Provided passage =>
___
Step 1 of 12 · Feel Safe Again
What Happened Was Real
What Happened Was Real
Step 1 · 11 min
🎬 Video lesson coming soon
You may not be in danger right now.
And yet some part of you — your muscles, your breath, your vigilance — is behaving as if you are.
Something happened. It may have been long ago. It may have been a single event, or it may have been a sustained period of difficulty that slowly changed the way your nervous system understood the world. Whatever it was, it left a mark — not just in memory, but in the body.
This program begins gently, with the most important thing: making it safe enough to begin.
Trauma is not the event — it is what happens in the nervous system after the event
Van der Kolk: the body keeps the score — trauma lives in the body, not just the memory
The Window of Tolerance: the zone of regulated arousal in which healing becomes possible
Grounding is not a cliché — it is physiologically specific and is where recovery begins
Bessel van der Kolk, in decades of trauma research and clinical work, arrived at a conclusion that initially surprised psychiatry and now defines it: trauma does not primarily live in the thinking mind. It lives in the body. In the muscles that brace. The breath that shallows. The startle response that fires too easily. The feeling of being unsafe in places that are objectively safe.
___
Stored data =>
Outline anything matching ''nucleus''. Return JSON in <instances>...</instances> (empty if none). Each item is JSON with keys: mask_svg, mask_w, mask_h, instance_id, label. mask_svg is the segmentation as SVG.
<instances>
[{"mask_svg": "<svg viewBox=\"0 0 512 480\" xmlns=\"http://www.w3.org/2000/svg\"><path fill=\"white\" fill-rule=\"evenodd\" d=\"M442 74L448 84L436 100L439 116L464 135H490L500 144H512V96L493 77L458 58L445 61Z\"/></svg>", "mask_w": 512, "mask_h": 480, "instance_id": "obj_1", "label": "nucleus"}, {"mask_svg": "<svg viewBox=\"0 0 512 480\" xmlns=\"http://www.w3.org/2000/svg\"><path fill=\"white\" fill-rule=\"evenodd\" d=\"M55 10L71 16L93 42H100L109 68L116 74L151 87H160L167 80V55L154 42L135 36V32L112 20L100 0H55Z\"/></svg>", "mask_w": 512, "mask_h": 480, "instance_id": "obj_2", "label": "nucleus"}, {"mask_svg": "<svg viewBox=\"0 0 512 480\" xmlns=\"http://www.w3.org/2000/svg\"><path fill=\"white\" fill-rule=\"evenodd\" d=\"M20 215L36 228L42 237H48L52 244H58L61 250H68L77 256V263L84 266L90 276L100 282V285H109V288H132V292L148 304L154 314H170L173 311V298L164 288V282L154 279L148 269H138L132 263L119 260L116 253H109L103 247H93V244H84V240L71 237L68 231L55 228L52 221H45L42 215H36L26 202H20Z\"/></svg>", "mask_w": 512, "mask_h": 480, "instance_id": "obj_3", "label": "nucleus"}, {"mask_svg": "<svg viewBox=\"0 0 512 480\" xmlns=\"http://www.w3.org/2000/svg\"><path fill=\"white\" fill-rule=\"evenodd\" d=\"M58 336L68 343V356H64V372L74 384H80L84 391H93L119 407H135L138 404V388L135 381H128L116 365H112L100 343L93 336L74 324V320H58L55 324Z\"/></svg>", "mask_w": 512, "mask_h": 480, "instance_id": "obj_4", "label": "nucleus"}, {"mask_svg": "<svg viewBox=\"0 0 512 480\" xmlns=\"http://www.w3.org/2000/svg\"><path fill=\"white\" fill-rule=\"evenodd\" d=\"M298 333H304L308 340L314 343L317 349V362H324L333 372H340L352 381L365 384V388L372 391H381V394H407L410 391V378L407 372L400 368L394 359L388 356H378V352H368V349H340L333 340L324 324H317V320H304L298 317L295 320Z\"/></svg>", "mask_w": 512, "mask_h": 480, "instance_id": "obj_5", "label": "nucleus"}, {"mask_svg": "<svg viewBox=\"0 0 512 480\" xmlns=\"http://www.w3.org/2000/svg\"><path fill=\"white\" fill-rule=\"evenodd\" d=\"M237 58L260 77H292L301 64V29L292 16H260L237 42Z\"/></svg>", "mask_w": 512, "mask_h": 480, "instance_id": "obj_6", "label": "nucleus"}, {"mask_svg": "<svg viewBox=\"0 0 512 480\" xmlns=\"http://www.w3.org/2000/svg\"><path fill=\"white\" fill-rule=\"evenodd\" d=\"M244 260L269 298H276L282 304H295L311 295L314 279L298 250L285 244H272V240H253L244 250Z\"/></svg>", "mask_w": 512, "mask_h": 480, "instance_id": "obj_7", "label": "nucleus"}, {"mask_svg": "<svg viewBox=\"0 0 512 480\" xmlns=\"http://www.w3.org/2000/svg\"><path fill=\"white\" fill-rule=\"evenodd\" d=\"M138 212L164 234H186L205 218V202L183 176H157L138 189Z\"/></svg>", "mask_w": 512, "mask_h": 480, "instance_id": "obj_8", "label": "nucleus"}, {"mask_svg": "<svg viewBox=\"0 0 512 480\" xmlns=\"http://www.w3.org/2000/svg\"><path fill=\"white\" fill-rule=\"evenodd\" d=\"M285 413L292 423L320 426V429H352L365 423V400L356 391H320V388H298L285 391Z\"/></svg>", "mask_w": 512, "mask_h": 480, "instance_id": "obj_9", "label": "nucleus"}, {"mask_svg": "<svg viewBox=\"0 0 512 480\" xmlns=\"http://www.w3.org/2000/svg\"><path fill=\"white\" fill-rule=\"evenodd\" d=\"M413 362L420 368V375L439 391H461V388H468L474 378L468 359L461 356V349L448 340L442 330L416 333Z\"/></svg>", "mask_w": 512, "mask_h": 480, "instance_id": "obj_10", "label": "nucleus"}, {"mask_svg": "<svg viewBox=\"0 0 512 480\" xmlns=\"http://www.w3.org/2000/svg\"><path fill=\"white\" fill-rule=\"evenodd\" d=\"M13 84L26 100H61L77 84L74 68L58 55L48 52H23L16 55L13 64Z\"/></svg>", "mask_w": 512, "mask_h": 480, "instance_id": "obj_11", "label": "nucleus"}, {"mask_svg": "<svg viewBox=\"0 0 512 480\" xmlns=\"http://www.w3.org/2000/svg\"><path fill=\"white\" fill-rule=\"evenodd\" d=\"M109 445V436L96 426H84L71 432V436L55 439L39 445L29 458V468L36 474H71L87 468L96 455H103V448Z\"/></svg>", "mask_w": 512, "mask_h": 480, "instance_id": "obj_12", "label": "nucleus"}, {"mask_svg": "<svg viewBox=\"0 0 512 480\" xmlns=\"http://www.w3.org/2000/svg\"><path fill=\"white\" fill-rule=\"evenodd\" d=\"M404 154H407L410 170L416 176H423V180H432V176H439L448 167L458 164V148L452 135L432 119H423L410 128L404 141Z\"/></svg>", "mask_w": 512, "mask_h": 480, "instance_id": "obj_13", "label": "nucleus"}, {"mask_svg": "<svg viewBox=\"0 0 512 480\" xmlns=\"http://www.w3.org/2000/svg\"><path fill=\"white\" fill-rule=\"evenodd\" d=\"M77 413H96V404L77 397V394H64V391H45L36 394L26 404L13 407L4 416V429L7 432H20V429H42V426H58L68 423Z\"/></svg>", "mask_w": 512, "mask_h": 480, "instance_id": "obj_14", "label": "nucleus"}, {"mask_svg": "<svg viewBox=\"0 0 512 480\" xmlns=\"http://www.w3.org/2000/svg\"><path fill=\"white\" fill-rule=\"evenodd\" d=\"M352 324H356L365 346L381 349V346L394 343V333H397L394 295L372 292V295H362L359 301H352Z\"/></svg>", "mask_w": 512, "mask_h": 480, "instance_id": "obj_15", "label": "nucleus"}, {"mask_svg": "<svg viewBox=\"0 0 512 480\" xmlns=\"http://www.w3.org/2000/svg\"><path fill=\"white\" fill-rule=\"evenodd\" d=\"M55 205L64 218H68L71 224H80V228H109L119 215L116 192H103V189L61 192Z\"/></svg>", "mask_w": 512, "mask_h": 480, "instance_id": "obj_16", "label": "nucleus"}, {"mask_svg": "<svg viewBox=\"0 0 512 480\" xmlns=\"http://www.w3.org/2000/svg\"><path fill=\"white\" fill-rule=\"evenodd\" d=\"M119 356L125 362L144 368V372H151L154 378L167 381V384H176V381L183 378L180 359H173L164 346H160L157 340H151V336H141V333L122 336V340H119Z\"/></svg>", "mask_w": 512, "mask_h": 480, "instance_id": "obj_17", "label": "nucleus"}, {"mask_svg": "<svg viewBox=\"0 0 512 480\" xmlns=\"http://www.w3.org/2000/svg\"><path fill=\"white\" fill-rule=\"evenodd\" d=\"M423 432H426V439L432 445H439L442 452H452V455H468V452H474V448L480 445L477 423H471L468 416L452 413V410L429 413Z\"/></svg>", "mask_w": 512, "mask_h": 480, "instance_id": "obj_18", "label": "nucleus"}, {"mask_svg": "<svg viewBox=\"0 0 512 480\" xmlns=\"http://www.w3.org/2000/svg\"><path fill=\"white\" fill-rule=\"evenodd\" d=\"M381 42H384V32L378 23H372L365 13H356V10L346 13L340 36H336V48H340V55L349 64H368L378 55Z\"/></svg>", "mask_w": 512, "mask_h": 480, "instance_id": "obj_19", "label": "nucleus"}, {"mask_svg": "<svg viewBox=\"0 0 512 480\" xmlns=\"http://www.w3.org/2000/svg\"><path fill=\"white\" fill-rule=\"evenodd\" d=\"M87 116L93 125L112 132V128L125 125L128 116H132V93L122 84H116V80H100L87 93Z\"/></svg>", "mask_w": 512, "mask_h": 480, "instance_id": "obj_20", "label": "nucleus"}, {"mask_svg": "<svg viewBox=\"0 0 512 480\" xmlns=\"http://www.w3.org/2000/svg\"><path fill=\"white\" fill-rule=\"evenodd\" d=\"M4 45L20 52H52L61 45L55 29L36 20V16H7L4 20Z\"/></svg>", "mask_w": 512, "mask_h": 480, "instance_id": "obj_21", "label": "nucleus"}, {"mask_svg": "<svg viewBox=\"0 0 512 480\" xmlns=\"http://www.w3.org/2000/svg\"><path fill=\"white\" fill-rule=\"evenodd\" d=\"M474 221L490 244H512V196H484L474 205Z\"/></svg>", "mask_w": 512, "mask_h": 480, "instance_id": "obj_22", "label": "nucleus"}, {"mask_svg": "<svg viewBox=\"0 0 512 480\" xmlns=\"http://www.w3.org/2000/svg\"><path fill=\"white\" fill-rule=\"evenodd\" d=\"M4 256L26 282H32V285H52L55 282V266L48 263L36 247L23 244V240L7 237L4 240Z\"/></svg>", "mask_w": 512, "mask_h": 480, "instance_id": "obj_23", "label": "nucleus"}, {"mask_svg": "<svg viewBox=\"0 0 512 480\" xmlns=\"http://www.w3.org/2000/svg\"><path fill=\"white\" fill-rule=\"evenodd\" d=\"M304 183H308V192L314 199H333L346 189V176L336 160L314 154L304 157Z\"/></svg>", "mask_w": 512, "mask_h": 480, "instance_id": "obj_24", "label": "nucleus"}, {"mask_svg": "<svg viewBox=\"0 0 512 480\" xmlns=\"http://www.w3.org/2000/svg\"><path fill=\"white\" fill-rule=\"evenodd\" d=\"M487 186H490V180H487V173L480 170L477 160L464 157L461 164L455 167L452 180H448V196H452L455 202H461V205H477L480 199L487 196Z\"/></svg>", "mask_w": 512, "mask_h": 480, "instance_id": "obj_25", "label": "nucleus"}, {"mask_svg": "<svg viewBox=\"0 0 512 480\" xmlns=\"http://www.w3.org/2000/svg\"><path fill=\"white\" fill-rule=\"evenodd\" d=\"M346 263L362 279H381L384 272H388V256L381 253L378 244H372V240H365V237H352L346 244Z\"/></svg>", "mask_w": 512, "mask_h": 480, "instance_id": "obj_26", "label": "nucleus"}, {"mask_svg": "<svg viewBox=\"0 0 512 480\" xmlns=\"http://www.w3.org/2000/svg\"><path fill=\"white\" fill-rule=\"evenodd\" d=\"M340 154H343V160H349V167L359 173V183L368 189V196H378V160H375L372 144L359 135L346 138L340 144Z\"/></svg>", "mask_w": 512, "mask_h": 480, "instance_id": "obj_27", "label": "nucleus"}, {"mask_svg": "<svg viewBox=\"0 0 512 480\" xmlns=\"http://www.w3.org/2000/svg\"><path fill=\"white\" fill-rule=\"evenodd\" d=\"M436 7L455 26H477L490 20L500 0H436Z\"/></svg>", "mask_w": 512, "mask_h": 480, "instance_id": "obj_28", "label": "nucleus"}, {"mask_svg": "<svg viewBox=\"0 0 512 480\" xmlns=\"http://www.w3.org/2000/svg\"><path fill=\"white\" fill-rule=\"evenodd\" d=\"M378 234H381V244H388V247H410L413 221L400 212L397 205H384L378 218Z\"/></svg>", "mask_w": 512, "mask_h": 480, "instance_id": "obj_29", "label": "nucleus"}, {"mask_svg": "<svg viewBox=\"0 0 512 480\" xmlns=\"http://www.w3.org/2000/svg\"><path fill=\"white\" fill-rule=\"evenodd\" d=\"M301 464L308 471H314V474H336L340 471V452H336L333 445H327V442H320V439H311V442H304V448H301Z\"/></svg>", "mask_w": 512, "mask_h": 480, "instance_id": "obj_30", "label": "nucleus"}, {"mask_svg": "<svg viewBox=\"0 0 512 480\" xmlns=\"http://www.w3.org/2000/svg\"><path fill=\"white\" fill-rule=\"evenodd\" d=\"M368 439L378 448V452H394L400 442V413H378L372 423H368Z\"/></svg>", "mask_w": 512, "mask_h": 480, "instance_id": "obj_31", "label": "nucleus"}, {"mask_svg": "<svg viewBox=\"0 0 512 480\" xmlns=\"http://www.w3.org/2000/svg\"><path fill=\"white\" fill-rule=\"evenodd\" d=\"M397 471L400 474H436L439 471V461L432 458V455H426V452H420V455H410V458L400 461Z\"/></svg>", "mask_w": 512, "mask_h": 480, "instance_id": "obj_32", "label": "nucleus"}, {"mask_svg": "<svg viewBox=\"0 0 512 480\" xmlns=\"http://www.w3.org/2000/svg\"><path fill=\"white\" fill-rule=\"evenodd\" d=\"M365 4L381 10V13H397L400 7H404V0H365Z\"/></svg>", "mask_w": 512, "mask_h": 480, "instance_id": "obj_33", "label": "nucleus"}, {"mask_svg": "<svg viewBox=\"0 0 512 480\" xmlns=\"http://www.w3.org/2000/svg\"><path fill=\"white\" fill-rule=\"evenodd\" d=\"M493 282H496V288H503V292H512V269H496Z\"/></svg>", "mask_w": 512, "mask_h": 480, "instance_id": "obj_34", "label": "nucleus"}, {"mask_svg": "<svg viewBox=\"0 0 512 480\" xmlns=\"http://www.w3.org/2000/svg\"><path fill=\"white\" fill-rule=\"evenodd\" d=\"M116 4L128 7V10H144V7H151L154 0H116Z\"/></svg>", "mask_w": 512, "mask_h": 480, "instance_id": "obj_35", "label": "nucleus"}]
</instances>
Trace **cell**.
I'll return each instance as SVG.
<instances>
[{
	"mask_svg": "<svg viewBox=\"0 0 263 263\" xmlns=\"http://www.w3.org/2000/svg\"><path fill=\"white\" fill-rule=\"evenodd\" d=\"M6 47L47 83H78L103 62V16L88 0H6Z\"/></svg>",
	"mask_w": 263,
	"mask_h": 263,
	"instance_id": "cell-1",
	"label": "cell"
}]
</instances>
___
Assigned task => Pick up the trauma lesson after its last sentence and keep writing it. The listing isn't needed for this work.

Answer below =>
Trauma — from the Greek for wound — is not the event itself, but the lasting imprint that event leaves on the nervous system. Two people can experience the same event and have completely different responses: what determines whether an experience becomes traumatic is less about the event's objective severity and more about the person's nervous system response, their resources at the time, and whether they received adequate support afterward.
Judith Herman, in her landmark book Trauma and Recovery, identified that trauma disrupts three fundamental human capacities: safety, trust, and connection. Recovery, she argued, must proceed in stages — and the first stage is always safety. You cannot process difficult memories until the nervous system has a stable base from which to work.
Daniel Siegel and Pat Ogden developed the concept of the Window of Tolerance — the zone of arousal in which you have enough activation to engage with difficult material, but not so much that you are flooded and overwhelmed. Recovery work must stay within this window. If you are outside it — either hyperaroused (flooded, panicking) or hypoaroused (shut down, numb) — the nervous system cannot process. It can only survive.
Grounding is how we return to the window. And it begins exactly where you are.
Find a comfortable position · Read slowly
The Anchor Practice:
Wherever you are sitting, press your feet firmly into the floor. Feel the solidity of the ground beneath you. This is real. This is now.
Press your palms onto your thighs. Feel the warmth and weight of your own hands.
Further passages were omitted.